Из сановников кое-кто дремал, другие устало разговаривали. Все ждали. Большинство не обнаруживало признаков особого горя — оттого ли, что и не чувствовало его, оттого ли, что скорбь умерялась оживляющим действием близкой большой перемены, или же просто по привычке светских, придворных людей скрывать проявления каких бы то ни было сильных чувств. Но были и исключения. Глубокая, искренняя скорбь запечатлелась на лице тяжело сидевшего в кресле Александра Сергеевича Строганова. Этот старик, лишенный честолюбия, один из богатейших людей в России, которому государыня ничего не могла дать, искренне и бескорыстно любил Екатерину. Он любил ее общество, любил ее остроумие, преклонялся перед ее ученостью и умением обращаться с людьми и по-христиански прощал ей всю жизнь ее слабости, ему, по его темпераменту, особенно чуждые. Он думал теперь о величии царствования Екатерины, об ее победах, об ее заслугах перед Россией; думал о том, что никогда больше не будет играть с матушкой ни в вист, ни в макао, ни в мушку, никогда больше не услышит ее голоса с так смешившим его немецким акцентом… Слезы застилали ему глаза.

В комнату вошла косая полоса бледного света. Дверь из спальной императрицы открылась, и на пороге появился лейб-медик Роджерсон. Мгновенно наступила мертвая тишина. Только несколько человек успело подняться С кресел и Александр Андреевич Безбородко, сорвавшись с подоконника, мелкими шажками пробежал вперед. Роджер-сон недовольным взором обвел комнату и сказал медленно, вполголоса, на затрудненном французском языке:

— Господа, прошу разговаривать тише…

Легкая, еле слышная волна точно разочарованного гула пронеслась по комнате.
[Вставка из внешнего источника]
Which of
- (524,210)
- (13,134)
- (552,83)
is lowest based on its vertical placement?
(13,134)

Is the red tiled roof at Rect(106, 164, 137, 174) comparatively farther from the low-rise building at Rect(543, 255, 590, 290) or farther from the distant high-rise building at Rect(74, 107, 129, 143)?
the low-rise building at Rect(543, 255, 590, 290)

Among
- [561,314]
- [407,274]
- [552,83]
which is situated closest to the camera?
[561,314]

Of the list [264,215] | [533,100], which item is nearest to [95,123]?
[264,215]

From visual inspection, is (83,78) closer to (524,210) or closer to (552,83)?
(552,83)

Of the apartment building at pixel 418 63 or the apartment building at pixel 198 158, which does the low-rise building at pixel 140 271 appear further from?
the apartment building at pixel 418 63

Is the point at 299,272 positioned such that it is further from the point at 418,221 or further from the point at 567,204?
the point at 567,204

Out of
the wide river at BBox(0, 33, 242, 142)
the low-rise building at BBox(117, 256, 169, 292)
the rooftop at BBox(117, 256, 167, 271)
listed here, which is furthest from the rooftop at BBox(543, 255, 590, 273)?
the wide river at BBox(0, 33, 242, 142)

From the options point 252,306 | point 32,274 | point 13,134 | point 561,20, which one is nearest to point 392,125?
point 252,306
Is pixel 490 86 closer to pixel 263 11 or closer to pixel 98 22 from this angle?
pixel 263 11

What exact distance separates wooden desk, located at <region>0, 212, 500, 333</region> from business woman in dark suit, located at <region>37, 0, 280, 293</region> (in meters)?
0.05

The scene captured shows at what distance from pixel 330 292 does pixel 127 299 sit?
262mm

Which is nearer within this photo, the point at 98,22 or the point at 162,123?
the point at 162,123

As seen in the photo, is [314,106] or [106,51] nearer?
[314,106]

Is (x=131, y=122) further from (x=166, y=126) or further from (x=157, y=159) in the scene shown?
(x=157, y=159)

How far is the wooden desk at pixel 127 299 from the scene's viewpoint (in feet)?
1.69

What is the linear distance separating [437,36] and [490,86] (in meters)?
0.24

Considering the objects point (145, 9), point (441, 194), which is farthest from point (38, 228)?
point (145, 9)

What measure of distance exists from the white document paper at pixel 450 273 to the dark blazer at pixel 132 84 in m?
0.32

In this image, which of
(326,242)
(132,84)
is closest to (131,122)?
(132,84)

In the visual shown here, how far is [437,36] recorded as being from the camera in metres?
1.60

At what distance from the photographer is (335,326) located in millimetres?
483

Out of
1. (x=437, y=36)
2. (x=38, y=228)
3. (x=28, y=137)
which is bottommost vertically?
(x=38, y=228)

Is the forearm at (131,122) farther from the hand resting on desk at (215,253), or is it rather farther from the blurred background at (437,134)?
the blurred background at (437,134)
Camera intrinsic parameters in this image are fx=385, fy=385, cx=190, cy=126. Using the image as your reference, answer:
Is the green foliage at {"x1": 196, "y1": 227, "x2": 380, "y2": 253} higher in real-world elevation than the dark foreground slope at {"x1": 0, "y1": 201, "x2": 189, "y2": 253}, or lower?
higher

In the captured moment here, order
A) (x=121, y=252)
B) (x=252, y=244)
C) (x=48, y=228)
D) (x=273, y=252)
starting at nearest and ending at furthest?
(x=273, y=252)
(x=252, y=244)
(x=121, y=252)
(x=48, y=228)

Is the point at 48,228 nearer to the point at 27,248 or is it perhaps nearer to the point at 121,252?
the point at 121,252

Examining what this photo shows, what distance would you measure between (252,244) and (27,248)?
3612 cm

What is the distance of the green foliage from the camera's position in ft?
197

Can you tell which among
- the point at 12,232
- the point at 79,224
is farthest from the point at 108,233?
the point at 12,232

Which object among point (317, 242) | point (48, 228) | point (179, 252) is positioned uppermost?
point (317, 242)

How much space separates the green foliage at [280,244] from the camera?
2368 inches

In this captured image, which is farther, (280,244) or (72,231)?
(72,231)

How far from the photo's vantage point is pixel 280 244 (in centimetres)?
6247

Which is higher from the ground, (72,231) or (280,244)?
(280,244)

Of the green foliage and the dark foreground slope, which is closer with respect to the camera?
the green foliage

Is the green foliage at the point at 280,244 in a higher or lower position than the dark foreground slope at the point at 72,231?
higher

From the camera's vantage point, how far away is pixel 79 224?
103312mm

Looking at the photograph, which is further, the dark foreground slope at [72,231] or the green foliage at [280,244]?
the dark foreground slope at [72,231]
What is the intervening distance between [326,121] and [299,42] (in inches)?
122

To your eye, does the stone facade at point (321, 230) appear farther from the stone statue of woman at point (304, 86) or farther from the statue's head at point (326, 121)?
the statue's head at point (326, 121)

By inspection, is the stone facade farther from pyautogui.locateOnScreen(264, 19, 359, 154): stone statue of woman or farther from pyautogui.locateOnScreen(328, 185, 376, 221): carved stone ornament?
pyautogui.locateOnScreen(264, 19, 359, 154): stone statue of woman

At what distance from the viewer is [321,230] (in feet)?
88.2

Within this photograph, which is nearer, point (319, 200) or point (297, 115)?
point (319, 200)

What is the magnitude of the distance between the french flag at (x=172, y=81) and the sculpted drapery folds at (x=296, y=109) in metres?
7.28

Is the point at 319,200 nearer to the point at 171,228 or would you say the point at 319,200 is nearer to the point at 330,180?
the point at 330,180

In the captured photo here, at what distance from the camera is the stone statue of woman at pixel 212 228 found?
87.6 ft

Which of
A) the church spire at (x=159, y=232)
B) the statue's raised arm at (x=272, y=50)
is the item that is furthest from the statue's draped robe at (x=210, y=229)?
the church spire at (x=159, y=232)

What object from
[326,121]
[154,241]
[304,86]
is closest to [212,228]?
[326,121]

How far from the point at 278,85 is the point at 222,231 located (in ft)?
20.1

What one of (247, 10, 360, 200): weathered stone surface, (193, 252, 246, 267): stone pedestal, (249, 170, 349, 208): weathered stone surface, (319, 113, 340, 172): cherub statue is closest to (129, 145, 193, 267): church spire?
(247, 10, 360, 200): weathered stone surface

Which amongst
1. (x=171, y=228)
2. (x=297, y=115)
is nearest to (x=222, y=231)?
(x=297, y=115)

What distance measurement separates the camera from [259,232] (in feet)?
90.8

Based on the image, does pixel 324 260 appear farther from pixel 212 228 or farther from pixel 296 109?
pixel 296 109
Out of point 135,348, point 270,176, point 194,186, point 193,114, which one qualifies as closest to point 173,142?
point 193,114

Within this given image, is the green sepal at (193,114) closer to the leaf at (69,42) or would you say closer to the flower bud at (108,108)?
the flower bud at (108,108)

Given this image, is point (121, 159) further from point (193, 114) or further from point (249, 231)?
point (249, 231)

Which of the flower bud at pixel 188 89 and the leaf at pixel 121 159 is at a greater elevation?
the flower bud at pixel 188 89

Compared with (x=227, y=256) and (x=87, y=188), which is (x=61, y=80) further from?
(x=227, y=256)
Люди, поднявшиеся с кресел, опять уселись плотнее. Но Александр Андреевич прирос к полу против открытой двери, с ужасом глядя мимо Роджерсона на белое пятно посредине выстланной красным ковром спальной. Его особенно поразило то, что императрица лежала на полу (врачи не решились перенести ее на кровать). Спальная была полутемна по стенам. Но посредине против двери горело несколько свечей в розовых колпачках. Перед тюфяком на коленях стоял, с отведенной свечой в левой руке, один из врачей и платочками, которые, удерживая рыдания, подавала ему Марья Саввишна Перекусихина, вытирал черную пену, струившуюся с губ государыни. Лицо Екатерины было страшно. Оно беспрерывно меняло цвет: из желто-бледного вдруг, наливаясь кровью, становилось багрово-красным, затем снова быстро желтело. В двух шагах от тюфяка в неестественной позе, устремив неподвижный, застывший взор на государыню, заломив перед грудью руки, стояла на коленях толстая безобразная eprouveuse[13] — Анна Степановна Протасова…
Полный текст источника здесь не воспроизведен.